**BRIEF 1:** Rewrite the part of the Ibanez BTB7 thread starting with "Cause i might" and going on through "spacing you like.", with "neck width" in place of "string spacing".

**GIVEN PASSAGE:**
•••

# Ibanez BTB7 limited edition



## ixlramp

http://www.ibanez.co.jp/usa/news/f_products/2013/BTB/index.html






A dream instrument but i've just bought a BTB676 NTF, also, it's top end spec and price. Please make an affordable BTB677


----------



## Whammy

I love how slim the pickups are on this


----------



## MaxOfMetal

With a list of $1700, this will probably street for ~$1300. Not bad at all, a good option over the GTBD-7, and possibly a nice upgrade over a standard GT-7.


----------



## troyguitar

Interesting, I've been thinking about 7-string basses recently and wishing there were more production model options.


----------



## Jedi_Ekim

What's the scale on this beast?


----------



## 7stg

Jedi_Ekim said:


> What's the scale on this beast?



35"


----------



## Veldar

I might get one at the end of this year.....


----------



## TemjinStrife

Interesting! 6 is usually too much for me due to neck width, but I like super-tight string spacing, and this looks like they managed to cram 7 strings on a 6-string BTB neck. I'd definitely be interested to try one... the Conklins are too wide for my hands.


----------



## iron blast

this is crazy


----------



## Winspear

Oh my god yes


----------



## Veldar

I think it's to be used with the 9 string guitar.


----------



## Winspear

Veldar said:


> I think it's to be used with the 9 string guitar.



 
I would totally buy this, but sadly, my 7 string bass is going to be a 39". I have decided this.


----------



## TomAwesome

The 35" scale is a bit disappointing (I was hoping for 37"+ when I saw this picture yesterday), but aside from that, this is very cool. I might have to sell my SR506 and upgrade.


----------



## abandonist

Oh man, I just bought a 6 string BTB.



But also


----------



## Brill

Anyone know the string spacing? 
Cause i might concider picking this up to mmke it a wide neck 6(


----------



## in-pursuit

for the price this is likely to be, you could afford to have someone make you a 6 string bass with whatever string spacing you like.


----------



## ZEBOV

I'm pretty damn sure I'll grab one of these before June.


----------



## iron blast

or he could buy a broad neck warwick used they are around the cost of this bass


----------



## Veldar

So there's a guy called Ben Shepherd trying it out.

Ben Shepherd trying out a 7 string Ibanez BTB Bass at NAMM - YouTube


----------



## ixlramp




----------



## Dayn

My prayers have been answered. Even if it's a Premium. It's perfect.


----------



## abandonist

Wait, is this tuned like the Bill Dickinson Groovetools, or is that an extra low?


----------



## DavidLopezJr

Veldar said:


>


Holy crap do those new Ibanez Cap Sonic pups sound great. They currently have it tuned BEADGCF.


----------



## troyguitar

I actually want a 7-string bass to tune the same as my 7-string guitars (BEADGBE) so I don't have to memorize a different tuning. Since I use the first string as a reference instead of the lowest one, playing bass always messes with my head.


----------



## TolerancEJ

I would love to own this! I already own a GTBD-7 tuned at standard BEADGCF. If I picked up this BTB7, I would set it up at F#BEADFC.


----------



## ApteraBassist

troyguitar said:


> I actually want a 7-string bass to tune the same as my 7-string guitars (BEADGBE) so I don't have to memorize a different tuning. Since I use the first string as a reference instead of the lowest one, playing bass always messes with my head.

•••

**DATA ENTRIES:**
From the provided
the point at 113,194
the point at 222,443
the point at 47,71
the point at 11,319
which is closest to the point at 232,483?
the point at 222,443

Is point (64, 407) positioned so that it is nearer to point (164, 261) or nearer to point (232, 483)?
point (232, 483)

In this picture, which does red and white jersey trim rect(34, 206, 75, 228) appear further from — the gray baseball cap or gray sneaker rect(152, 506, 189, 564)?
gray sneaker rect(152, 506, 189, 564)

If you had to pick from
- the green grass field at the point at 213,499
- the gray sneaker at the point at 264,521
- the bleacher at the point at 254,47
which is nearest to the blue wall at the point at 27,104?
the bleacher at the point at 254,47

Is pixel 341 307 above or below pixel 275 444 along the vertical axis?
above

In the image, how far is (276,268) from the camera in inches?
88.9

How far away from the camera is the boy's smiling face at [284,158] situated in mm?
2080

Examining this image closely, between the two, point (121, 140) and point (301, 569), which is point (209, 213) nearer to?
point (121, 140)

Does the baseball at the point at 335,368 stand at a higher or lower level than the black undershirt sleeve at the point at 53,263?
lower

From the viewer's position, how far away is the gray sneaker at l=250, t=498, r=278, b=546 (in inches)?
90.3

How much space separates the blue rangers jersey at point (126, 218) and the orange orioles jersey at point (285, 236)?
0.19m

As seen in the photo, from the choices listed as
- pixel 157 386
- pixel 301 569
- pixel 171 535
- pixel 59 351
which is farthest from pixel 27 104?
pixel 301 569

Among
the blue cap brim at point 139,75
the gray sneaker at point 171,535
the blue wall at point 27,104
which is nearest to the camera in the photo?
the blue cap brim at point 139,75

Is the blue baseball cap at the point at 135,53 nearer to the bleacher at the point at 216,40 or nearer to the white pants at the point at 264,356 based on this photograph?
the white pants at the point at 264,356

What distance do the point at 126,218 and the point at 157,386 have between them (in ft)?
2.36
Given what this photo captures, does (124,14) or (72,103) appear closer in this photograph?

•••

**BRIEF 2:** Show each line of the entries that contains the word "gray".

**FULL SOLUTION 1:**
Cause i might concider picking this up to mmke it a wide neck 6(


----------



## in-pursuit

for the price this is likely to be, you could afford to have someone make you a 6 string bass with whatever neck width you like.

**FULL SOLUTION 2:**
In this picture, which does red and white jersey trim rect(34, 206, 75, 228) appear further from — the gray baseball cap or gray sneaker rect(152, 506, 189, 564)?
gray sneaker rect(152, 506, 189, 564)
- the gray sneaker at the point at 264,521
From the viewer's position, how far away is the gray sneaker at l=250, t=498, r=278, b=546 (in inches)?
the gray sneaker at point 171,535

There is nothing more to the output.